Jerry lit another cigarette. “Look here, Joy, I don’t want to be a thrill-dispeller or anything, but I can’t put on a quiver I don’t feel. This thing may turn out all right, but at present quoting it sounds to me like a bad case of beach and moon. The whole thing has dusted along with that summer swiftness we all read about.”
“Oh, we realize it’s been swift,” said Joy, “and just to test ourselves, we’re not going to see each other until Wednesday, when I am going to meet him at the Copley for dinner.”
“Wednesday,” Joy murmured. “And to-day’s Monday. Oh, well, absence at this stage of the game only makes you keener—you should have stayed down there a week!”
“Bon soir—a week down there! I couldn’t stand that—not with his mother!”
“I gather from what you said that his mother is a riot. Is he anything like her?”
“Of course not—” Joy began indignantly, but the rise of recollection checked denial. Grant ossifying at the idea of Paragon Park on Sunday. . . . But anyone might do that. She rose, gathering conviction about her as a Shakespearean actor whips his cloak about him before an exit on a sounding phrase. “I can’t talk about it any more, Jerry. But when you know, you know.”
And so for a day or two, things remained as static as unexploded dynamite. Joy received a letter over which she wept ecstatic tears; Jerry shrugged her shoulders at both the tears and the ecstasy.
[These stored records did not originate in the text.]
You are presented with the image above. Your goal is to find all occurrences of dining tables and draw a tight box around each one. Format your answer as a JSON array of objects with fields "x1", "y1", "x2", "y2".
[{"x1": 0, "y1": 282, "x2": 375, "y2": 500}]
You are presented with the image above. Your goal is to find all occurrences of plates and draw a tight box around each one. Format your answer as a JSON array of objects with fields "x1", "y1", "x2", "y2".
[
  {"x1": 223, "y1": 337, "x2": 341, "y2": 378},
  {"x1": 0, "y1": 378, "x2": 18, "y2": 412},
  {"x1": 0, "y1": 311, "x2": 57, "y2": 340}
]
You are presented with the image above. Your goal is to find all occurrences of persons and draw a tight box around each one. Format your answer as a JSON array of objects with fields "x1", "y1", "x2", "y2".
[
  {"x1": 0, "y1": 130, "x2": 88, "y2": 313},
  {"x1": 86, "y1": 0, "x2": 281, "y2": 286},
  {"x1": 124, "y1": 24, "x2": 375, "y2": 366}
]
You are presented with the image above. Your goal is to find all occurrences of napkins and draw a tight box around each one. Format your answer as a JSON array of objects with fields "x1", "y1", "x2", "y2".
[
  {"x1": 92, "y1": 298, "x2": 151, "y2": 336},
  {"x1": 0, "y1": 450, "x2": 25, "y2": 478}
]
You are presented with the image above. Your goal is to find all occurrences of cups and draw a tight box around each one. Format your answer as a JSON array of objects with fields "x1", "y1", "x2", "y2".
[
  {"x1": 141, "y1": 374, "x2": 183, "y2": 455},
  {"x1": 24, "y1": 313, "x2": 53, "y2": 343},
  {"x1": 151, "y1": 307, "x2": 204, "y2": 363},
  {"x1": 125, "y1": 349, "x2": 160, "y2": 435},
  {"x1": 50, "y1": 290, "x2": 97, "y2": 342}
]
On Wednesday evening, Joy came to her for inspection, sheathed in defiance. “Do I look all right?”
Jerry was doing up a “little model” in one of her long cream paste-board boxes. She snapped the string around and tied it without replying. Then she said: “For the love of mud put on a veil or something to take the edge off those eyes. It isn’t fair to hit a place like the Copley looking like you do.”
“One should never wear a veil after six in the evening,” Joy retorted. “So I even look as if I were in love, do I?”